Artist Vicky Brago-Mitchell melds a diversity of culture and thought into her series of fractal artwork. The work is empowered by both technology and formal insight. Using high-end graphics software and digital printing, she produces works that embody great precision, scale and abstraction. The fractal patterns found in her work are based on mathematical structures found in nature. Nautilus shapes, patterning, and symmetry are created with a digital finesse, but demonstrate artistic improvisation as well.
Autumn Song is set in deep blue hues with turquoise highlights. One may find green leaf patterns that
appear to sweep from the ground upward to the sky. There is a great sense of motion, energy, and non-convention to the artwork. Because the history of her medium, digital art, is fairly new, Brago-Mitchell's work may be considered in a broader context in relation not only to other art history, but the translation of philosophy
and culture into purely optic (or plastic, in the Bauhaus sense of the word) means. Her illusionism is a not wholly historical yet redemptive look into the dictates of contemporary spatial boundaries. Autumn Song is refreshingly free of cultural or political narrative. In the place of self and politics, she structures space from mathematical equations and digital color.

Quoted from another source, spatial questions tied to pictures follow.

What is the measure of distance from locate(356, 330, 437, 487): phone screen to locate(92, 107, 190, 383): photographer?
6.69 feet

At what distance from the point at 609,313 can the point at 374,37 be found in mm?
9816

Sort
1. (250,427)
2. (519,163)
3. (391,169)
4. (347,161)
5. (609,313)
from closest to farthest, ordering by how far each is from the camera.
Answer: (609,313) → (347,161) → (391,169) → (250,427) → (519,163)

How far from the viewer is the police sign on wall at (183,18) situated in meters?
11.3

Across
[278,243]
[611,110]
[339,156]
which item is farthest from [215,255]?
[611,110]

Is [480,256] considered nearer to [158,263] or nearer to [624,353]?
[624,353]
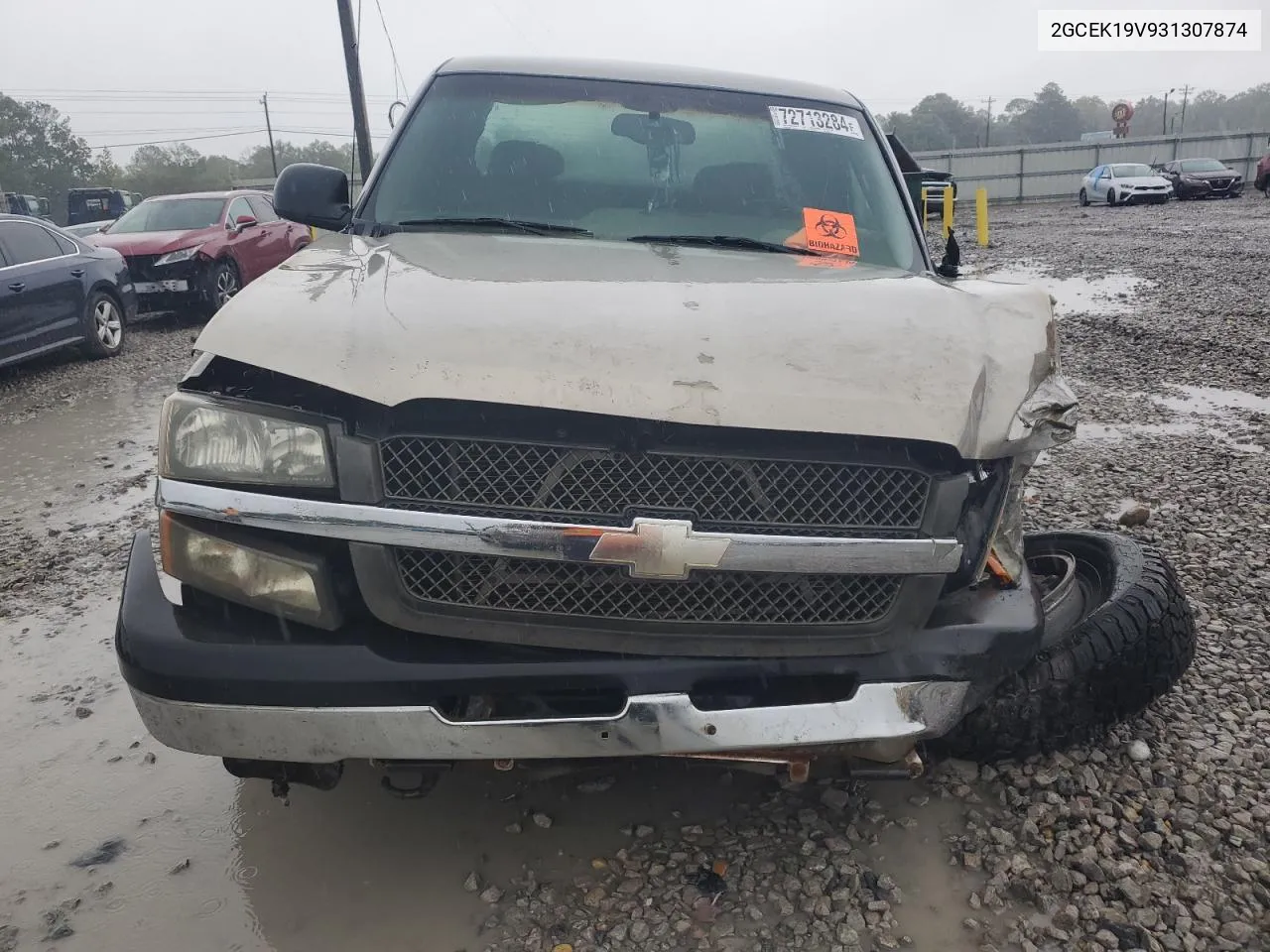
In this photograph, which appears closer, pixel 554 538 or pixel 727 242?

Primary 3 further explores the relationship of repetition units in the digital world to those in the physical world. With a myriad of gradient half-tone-like dots she creates what appears as a cosmic system of matter and attraction. Fiery reds and oranges share a figure ground relationship with a piercing blue ground. Brago-Mitchell's work is multi-layered and exhibits similar marks of process as could be found in physical painting. She reworks the images until the entire space is charged with a dazzling visual push pull.
Brago-Mitchell's influences are broad.
After graduating from Stanford University, she lived in Japan and worked as a translator and photographer. After settling back in the United States, she married classical music composer John Mitchell. Currently, she lives and works in Los Angeles.